Learning to Debug Again in an AI-First World
Last Tuesday, I attended Tech Talent Tuesday’s first event of 2026, and it was great to see the Calgary tech community come together to discuss industry issues heading into the new year. The presentation centered around a roundtable discussion with seven representatives from some of Calgary’s biggest tech companies, focusing on the state of the industry today and how Calgary can improve. This discussion essentially framed the theme for many of the upcoming panels that Tech Talent Tuesday will host throughout 2026.
Although there were a lot of interesting takeaways from the roundtable, one point really stood out to me considering I’ve fallen victim to it myself. Foundational problem-solving skills are weakening across the industry, particularly among junior developers, and an overreliance on AI is eroding those core skills. As someone who recently graduated as a software engineer, I found this extremely relatable and have been feeling it firsthand. Overreliance on AI is becoming a massive problem in our industry, but when your programming habits are formed with a “co-pilot” from day one, it’s hard to reverse the damage that’s been done. However, using AI doesn’t mean you have to throw away the thinking side of the process.
I wanted to take some time today to discuss a new debugging method I’ve been using to solve issues on my homelab, one that was actually inspired by AI. It all started when I was using GitHub Copilot while working on features for a client project. I noticed a small feature that explained how the model was reasoning and thinking before providing a response. That idea became the inspiration for the method I now use whenever I encounter an issue.
A few days ago, the RSS feeds on my Jellyfin arr stack stopped working. I had absolutely no idea why, other than the fact that it seemed like the containers in the stack were no longer talking to each other. I opened a new note in Obsidian (an amazing note-taking tool that I may write a blog post about in the future) and started by writing down the Main Issue. In this section, I documented what was currently wrong with the app, log messages I thought might be relevant, and my working hypothesis for what could be causing the issue. This forced me to clearly define the problem and articulate a potential cause. As a bonus, it also created a solid prompt that I could paste directly into ChatGPT to assist with the debugging process.
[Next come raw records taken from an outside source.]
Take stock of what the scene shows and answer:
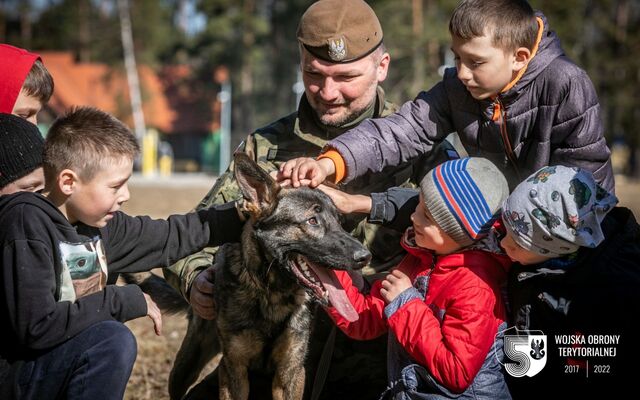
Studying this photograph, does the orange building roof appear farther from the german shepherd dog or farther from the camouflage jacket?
the german shepherd dog

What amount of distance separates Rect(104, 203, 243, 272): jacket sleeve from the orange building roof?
161 ft

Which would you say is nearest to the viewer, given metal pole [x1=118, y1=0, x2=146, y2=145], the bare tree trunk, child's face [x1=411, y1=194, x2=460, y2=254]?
child's face [x1=411, y1=194, x2=460, y2=254]

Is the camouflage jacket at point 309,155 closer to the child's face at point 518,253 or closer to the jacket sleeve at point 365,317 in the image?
the jacket sleeve at point 365,317

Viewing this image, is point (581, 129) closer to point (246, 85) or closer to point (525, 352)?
point (525, 352)

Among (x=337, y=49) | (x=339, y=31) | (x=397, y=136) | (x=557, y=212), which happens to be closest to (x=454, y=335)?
(x=557, y=212)

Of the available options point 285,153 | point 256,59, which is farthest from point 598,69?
point 285,153

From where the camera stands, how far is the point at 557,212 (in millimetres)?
3357

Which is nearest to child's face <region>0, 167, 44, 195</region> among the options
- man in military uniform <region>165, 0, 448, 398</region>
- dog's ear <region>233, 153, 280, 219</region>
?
dog's ear <region>233, 153, 280, 219</region>

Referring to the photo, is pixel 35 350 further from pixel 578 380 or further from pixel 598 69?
pixel 598 69

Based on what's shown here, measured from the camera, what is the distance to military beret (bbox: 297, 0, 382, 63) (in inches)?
189

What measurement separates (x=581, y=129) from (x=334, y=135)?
6.03 feet

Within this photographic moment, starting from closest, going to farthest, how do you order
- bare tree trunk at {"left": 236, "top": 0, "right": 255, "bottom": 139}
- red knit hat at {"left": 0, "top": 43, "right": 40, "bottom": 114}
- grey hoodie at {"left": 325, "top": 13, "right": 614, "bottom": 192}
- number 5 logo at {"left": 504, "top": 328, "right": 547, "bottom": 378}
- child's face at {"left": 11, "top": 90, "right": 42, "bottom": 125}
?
1. number 5 logo at {"left": 504, "top": 328, "right": 547, "bottom": 378}
2. grey hoodie at {"left": 325, "top": 13, "right": 614, "bottom": 192}
3. red knit hat at {"left": 0, "top": 43, "right": 40, "bottom": 114}
4. child's face at {"left": 11, "top": 90, "right": 42, "bottom": 125}
5. bare tree trunk at {"left": 236, "top": 0, "right": 255, "bottom": 139}

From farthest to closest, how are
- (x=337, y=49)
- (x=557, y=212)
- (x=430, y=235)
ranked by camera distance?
(x=337, y=49) < (x=430, y=235) < (x=557, y=212)

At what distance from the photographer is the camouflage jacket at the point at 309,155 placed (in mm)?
4875
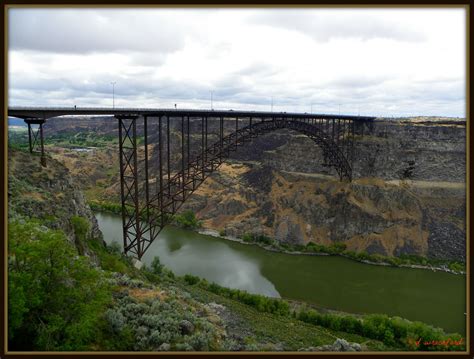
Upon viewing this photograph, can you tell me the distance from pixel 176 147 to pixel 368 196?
92.8 ft

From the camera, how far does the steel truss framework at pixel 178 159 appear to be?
57.4 feet

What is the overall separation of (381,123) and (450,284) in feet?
55.7

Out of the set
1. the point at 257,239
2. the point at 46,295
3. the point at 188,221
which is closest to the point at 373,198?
the point at 257,239

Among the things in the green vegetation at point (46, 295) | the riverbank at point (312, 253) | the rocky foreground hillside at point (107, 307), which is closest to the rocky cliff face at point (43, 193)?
the rocky foreground hillside at point (107, 307)

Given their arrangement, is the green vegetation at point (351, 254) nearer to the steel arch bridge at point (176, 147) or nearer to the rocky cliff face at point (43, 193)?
the steel arch bridge at point (176, 147)

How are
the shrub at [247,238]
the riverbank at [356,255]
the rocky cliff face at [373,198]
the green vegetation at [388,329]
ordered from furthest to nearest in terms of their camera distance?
the shrub at [247,238]
the rocky cliff face at [373,198]
the riverbank at [356,255]
the green vegetation at [388,329]

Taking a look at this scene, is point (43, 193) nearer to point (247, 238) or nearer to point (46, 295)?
point (46, 295)

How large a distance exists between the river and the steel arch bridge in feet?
14.6

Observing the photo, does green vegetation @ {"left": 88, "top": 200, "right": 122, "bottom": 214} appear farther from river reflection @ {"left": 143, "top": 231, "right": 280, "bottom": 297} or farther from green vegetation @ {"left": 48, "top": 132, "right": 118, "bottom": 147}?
green vegetation @ {"left": 48, "top": 132, "right": 118, "bottom": 147}

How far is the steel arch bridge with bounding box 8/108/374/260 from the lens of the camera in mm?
16406

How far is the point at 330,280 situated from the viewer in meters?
25.3

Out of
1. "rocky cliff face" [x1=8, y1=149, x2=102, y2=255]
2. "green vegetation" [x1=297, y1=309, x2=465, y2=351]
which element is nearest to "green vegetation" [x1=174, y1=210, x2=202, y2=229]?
"green vegetation" [x1=297, y1=309, x2=465, y2=351]

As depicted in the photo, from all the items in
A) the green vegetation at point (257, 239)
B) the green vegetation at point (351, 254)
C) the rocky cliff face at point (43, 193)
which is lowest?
the green vegetation at point (351, 254)

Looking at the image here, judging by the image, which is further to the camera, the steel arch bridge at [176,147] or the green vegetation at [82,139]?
the green vegetation at [82,139]
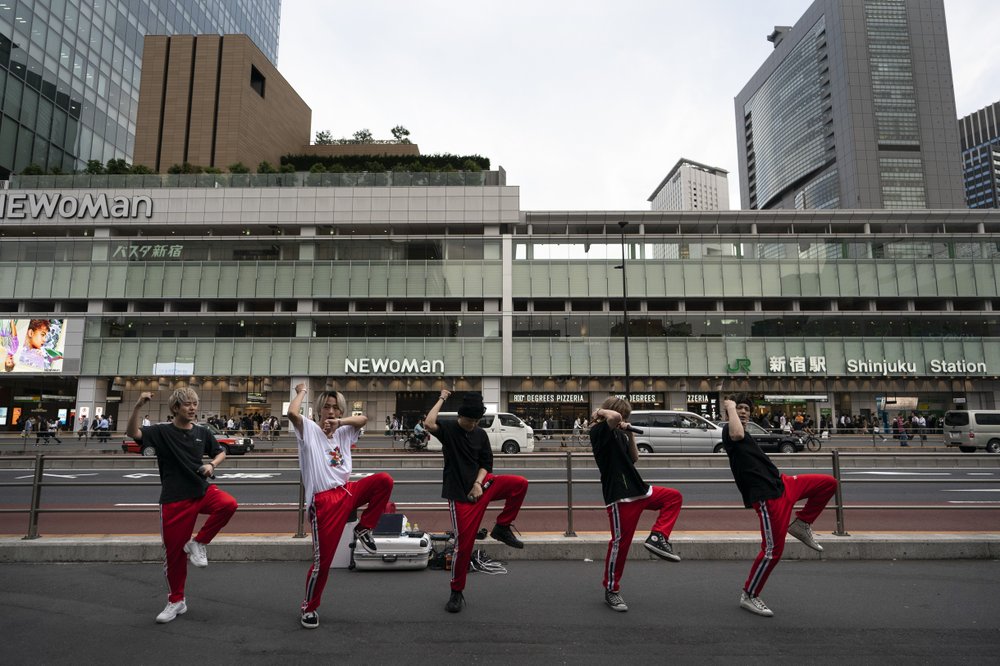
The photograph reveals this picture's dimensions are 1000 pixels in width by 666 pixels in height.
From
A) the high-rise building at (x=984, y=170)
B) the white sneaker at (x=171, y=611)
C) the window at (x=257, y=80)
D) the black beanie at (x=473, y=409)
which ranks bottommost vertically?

The idea behind this step is to keep short, structured notes for every action you take while debugging.
Each entry typically follows this flow: action → reason → result → hypothesis for the next step.
This creates a clear footprint of the steps you took to diagnose the issue, including the exact commands used, why you ran them (demonstrating your understanding), and links to any resources that helped along the way. It’s important to note that the Investigation section is not about fixing the issue, it’s about confirming your original hypothesis and identifying the root cause. Once you truly understand the problem, building a fix becomes significantly simpler. The last step, or the hypothesis, is what sets you up for the action or the first step of the next debug attempt. This is because the first thing you try likely won't be the confirmation that you are looking for. Sticking with my scenario of the arr stack, an example of an investigation step could be the following:
- - I first check to make sure the docker network for the jellyfin-addons stack still exists
- - qBittorrent and FlareSolverr are both missing from the network
- - both services are using
network_mode: service:gluetunso this is anticipated behaviour
- - Because of the fact that everything was working before, the network and compose file are configured properly, and all containers are running correctly, I rule out that this is a docker issue.
Once you have identified the issue, its time to move on to the fix. I always start by writing down an overview of what the cause of the problem was and why the issue was happening to begin with. This helps to get a better idea of what to focus your research on when looking for a solution. In the case of my arr stack, I wrote that “the problem was stemming from the UFW on Linux that I enabled on configuration of my Nginx reverse proxy. If UFW is active and blocking all incoming connections, the containers’ web UIs are still reachable from your LAN, but Sonarr/Radarr can’t talk to qBittorrent internally. This happens because Docker hooks its own iptables chains and bypasses UFW except on forwarded/internal traffic. This is exactly what docker container traffic is which is why despite the network being configured correctly, traffic still isn't able to travel between containers.” After writing down the root cause, I then followed it up with a defined goal of treating docker traffic the same as local traffic and began researching a fix.
After some time, I landed on a solution and carefully documented the implementation. It's important to link your sources, explain your thought process, and save the exact commands so that if you ever encounter a similar issue again, you won’t just know what to do, you'll also remember why the fix works. More importantly, this process has helped me rebuild a habit of deliberate problem-solving. AI is still part of my workflow, but it’s no longer the driver. By forcing myself to articulate hypotheses, validate assumptions, and document my reasoning, I’ve found that I understand my systems far better than I did before.
If foundational problem-solving really is eroding across the industry, I don’t think the solution is to stop using AI altogether. Instead, we need better ways to use it with methods that reinforce thinking rather than replace it. This debugging approach has done exactly that for me, and I hope it helps others do the same.